### What is required:
In the entries below, find the line containing "Given the options". Copy it and all lines after it, exactly, through the end.

### Data entries:

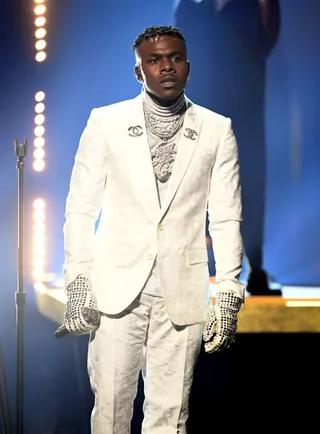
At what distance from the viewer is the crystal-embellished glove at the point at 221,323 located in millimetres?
2039

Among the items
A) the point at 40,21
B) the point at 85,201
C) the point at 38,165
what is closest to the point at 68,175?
the point at 38,165

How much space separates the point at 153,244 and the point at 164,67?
0.45 metres

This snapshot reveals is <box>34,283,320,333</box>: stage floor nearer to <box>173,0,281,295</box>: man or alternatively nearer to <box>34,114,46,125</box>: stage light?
<box>173,0,281,295</box>: man

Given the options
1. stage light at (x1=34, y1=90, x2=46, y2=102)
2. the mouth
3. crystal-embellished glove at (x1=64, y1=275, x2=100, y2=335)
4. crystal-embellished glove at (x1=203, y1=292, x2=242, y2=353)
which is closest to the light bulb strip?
stage light at (x1=34, y1=90, x2=46, y2=102)

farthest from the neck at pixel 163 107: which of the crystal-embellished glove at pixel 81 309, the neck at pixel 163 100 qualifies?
the crystal-embellished glove at pixel 81 309

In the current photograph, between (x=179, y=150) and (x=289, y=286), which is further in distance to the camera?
(x=289, y=286)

### Written solution:
Given the options
1. stage light at (x1=34, y1=90, x2=46, y2=102)
2. the mouth
3. crystal-embellished glove at (x1=64, y1=275, x2=100, y2=335)
4. crystal-embellished glove at (x1=203, y1=292, x2=242, y2=353)
which is closest to the light bulb strip?
stage light at (x1=34, y1=90, x2=46, y2=102)

farthest from the neck at pixel 163 107: which of the crystal-embellished glove at pixel 81 309, the neck at pixel 163 100 qualifies?
the crystal-embellished glove at pixel 81 309

In the current photograph, between (x=179, y=150) and (x=289, y=286), which is further in distance to the camera?
(x=289, y=286)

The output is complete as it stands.